Here’s an example of moving the custom think() prompt into the system prompt (note that this was not done in the article’s SWE-Bench experiment, this is merely an example):

from textwrap import dedent

from inspect_ai import Task, task
from inspect_ai.scorer import includes
from inspect_ai.solver import generate, system_message, use_tools
from inspect_ai.tool import bash_session, text_editor, think

@task
def swe_bench():

    think_system_message = system_message(dedent("""
        Use the think tool to think about something. It will not obtain
        new information or make any changes to the repository, but just 
        log the thought. Use it when complex reasoning or brainstorming
        is needed. For example, if you explore the repo and discover
        the source of a bug, call this tool to brainstorm several unique
        ways of fixing the bug, and assess which change(s) are likely to 
        be simplest and most effective.
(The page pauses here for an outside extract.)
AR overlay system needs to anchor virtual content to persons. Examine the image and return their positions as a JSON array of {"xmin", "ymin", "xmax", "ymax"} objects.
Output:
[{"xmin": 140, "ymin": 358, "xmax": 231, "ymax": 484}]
Alternatively, if you receive
        some test results, call this tool to brainstorm ways to fix the
        failing tests.
    """))

    return Task(
        dataset=read_dataset(),
        solver=[
            system_message("system.txt"),
            think_system_message,
            use_tools([
                bash_session(timeout=180),
                text_editor(timeout=180),  
                think(),
            ]),
            generate(),
        ],
        scorer=includes(),
        sandbox=("docker", "compose.yaml")
    )

Note that the effectivess of using the system prompt will vary considerably across tasks, tools, and models, so should definitely be the subject of experimentation.